◆ What the exercise asks
Answer these questions from the text on the 2018 Ed A Hewett Book Prize.
(a) Which press published the co-winning book?
(b) According to the text, which reforms were most vulnerable to reversal?
(c) Which three countries does the book examine in its case studies?

◆ Text for analysis
2018 Ed A Hewett Book Prize

The 2018 Ed A Hewett Book Prize Co-Winner is Sarah Wilson Sokhey for The Political Economy of Pension Policy Reversal in PostCommunist Countries (Cambridge University Press)

Sarah Wilson Sokhey’s The Political Economy of Pension Policy Reversal in PostCommunist Countries examines why pension privatization reforms that spread to different corners of the world came to be reversed in many countries. Demonstrating that moderate reforms were most vulnerable to reversal, Sokhey links such reversals to two key factors: politicians’ desire to access a source of revenue in the short term, and the lack of domestic interest groups invested in the policy. The book combines a large-N, quantitative analysis of global trends in pension policy reversals with careful case studies of Russia, Poland, and Hungary. Sarah Wilson Sokhey’s provocative argument carries well beyond the post-communist context she so persuasively examines. The book’s argument lends further insight into how and why major policy reversals occur in a wide variety of contexts.

◆ Recorded data

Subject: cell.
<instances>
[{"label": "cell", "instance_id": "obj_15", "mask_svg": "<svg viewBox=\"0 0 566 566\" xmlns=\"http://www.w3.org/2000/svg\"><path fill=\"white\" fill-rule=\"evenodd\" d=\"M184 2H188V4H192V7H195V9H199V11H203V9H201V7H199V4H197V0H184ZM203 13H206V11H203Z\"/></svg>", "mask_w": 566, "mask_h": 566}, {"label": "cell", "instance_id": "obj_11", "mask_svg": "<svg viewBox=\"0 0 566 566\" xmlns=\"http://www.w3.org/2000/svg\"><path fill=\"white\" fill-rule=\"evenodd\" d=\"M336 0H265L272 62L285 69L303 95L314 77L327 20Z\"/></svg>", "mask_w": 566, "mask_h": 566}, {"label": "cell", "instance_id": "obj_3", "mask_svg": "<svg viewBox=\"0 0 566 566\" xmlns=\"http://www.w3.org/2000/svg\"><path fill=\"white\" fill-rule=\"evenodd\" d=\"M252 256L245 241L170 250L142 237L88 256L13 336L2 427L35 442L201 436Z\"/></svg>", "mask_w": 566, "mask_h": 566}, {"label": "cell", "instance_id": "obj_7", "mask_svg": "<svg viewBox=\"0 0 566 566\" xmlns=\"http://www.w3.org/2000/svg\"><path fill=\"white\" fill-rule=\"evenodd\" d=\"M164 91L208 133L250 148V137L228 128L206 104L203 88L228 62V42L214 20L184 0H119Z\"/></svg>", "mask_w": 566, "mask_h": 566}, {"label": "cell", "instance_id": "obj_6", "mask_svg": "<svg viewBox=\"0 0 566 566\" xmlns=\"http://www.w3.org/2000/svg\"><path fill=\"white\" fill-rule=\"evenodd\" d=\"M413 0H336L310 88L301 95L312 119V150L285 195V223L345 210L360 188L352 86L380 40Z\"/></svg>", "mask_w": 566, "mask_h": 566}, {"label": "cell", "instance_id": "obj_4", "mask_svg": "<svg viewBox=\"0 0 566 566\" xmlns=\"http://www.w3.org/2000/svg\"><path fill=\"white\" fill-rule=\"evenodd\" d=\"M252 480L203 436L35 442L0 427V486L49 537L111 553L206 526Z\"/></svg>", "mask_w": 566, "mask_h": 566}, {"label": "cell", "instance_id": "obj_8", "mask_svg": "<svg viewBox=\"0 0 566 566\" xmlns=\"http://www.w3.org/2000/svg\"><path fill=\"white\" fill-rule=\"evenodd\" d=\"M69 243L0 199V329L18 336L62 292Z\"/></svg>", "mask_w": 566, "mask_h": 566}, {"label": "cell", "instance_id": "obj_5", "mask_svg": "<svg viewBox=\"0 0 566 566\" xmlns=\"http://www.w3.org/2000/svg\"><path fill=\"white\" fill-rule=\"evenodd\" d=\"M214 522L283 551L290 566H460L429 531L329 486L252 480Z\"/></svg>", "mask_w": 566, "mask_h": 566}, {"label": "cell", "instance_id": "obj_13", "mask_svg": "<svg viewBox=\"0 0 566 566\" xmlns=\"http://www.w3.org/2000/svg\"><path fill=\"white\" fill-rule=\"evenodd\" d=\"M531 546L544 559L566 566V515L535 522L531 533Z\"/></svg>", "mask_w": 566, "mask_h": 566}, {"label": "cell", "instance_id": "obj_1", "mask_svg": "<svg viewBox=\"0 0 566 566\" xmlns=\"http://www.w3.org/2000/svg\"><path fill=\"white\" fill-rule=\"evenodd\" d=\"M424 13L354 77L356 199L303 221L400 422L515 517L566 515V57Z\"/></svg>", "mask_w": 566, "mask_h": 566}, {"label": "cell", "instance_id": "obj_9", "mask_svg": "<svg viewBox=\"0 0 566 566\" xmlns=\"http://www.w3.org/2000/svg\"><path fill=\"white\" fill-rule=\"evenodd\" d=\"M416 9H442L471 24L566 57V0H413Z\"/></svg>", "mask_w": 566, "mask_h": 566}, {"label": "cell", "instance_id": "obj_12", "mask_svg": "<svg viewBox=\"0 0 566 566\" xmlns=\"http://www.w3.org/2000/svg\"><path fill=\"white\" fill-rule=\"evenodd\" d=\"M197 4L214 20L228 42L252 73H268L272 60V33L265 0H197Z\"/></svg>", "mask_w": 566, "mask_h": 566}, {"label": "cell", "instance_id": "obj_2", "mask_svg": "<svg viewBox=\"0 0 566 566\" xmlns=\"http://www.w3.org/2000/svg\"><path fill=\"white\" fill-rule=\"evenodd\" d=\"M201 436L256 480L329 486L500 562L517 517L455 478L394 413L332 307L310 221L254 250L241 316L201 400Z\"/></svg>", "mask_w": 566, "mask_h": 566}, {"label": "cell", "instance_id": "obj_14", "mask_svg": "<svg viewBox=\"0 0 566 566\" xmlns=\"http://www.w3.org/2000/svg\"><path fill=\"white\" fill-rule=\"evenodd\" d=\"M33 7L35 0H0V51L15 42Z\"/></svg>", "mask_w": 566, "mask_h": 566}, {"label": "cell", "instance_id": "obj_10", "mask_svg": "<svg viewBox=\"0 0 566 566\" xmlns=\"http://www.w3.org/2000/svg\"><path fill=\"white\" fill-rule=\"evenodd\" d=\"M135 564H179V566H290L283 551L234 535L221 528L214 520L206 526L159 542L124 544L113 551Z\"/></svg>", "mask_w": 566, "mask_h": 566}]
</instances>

◆ Output of the exercise
(a) Cambridge University Press
(b) Moderate reforms
(c) Russia, Poland, and Hungary